La vita come avrebbe dovuto essere, o come forse era stata, ma lui non aveva saputo godere fino in fondo.

Quanti fili spezzati, quanti progetti irrisolti.

Walter, perché proprio Walter, fra tanti? Come recuperare quel tanto di buono che c’era stato, come intraprendere l’impresa titanica di ritornare al passato, di riavvolgere il nastro di celluloide, o se si vuole il supporto elettronico che conteneva le immagini ormai sbiadite di tante vite disseminate nel tempo?

Che faccio telefono?

Ciao, sono Maurizio, quanto tempo che non ci sentiamo, caro cugino.

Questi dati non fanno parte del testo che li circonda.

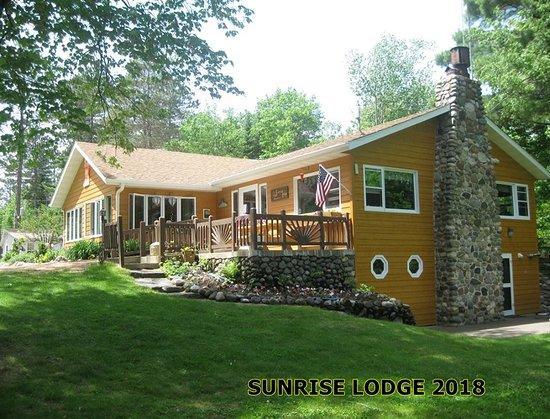 Land O' Lakes, WI: The lodge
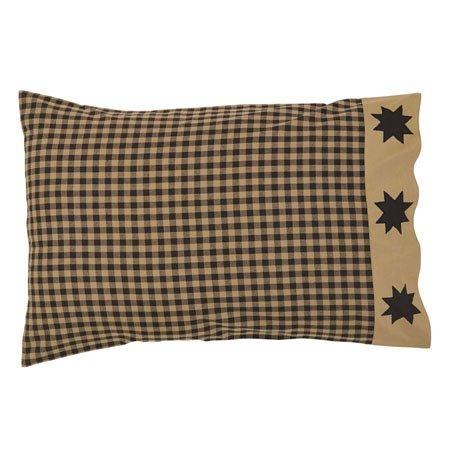 Dakota Star Pillow Case Set of 2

Non so quasi nulla della tua vita, ci siamo persi molti anni fa, che dici è possibile riallacciare un rapporto, far rivivere i tempi di una volta, quando era naturale incontrarsi e stare insieme, con tanti altri, e per questa naturalezza, non si faceva caso al grande patrimonio di affetti che avevamo, per una vita tutta da vivere, che sembrava non dovesse mai finire?

Marcello e Salvatore, il primo e l’ultimo, ricordi, erano spesso della partita ed il caro, sfortunato Antonio, mio coetaneo, scomparso sul fiorire degli anni, che di notte, tornava a battere sul muro della camera da letto dei tuoi genitori, dietro la testata del letto di tua padre e tua madre, quasi a chiedere perché, o per dire qualcosa che non aveva fatto in tempo a dire quando era vivo.

Berardo, indimenticabile e Stella, premurosa e paziente, i tuoi cari genitori, che mi hanno sempre mostrato simpatia, nonostante le mie intemperanze; ricordo alcune discussioni con tuo padre sul modo di intendere la musica, io, del tutto sprovveduto e lui, violinista, che pure ascoltava con attenzione seriosa i miei ragionamenti, senza tuttavia far trasparire l’ombra di una bonaria condiscendenza, con cui dava credito a quel che dicevo, per non offendermi.

Molte volte sono stato ospite in casa vostra, a pranzo per il giorno di S. Berardo, riservato solo ai familiari e ad un ristretto gruppo di amici, tra i quali mi onoravo di essere annoverato.

 

Impossibile, mi prenderebbe per matto; non è detto che non lo sia. La nostalgia dei vecchi, l’inquietudine senescente.

 

Pancrazio se la rideva. Quella mattina si era messo dei baffi finti ed aveva inforcato un paio di occhiali neri: non voleva essere riconosciuto, o forse voleva apparire in maniera insolita, non per sbalordire, o fare il buffone. Dentro di sé era molto serio. Pensava che l’apparenza non conta.

La partita è ancora tutta da giocare. Ora vediamo chi ha le palle e chi no. Parlo delle palle degli occhi,  che servono per vedere. Molti hanno le palle ma non la capacità di vedere.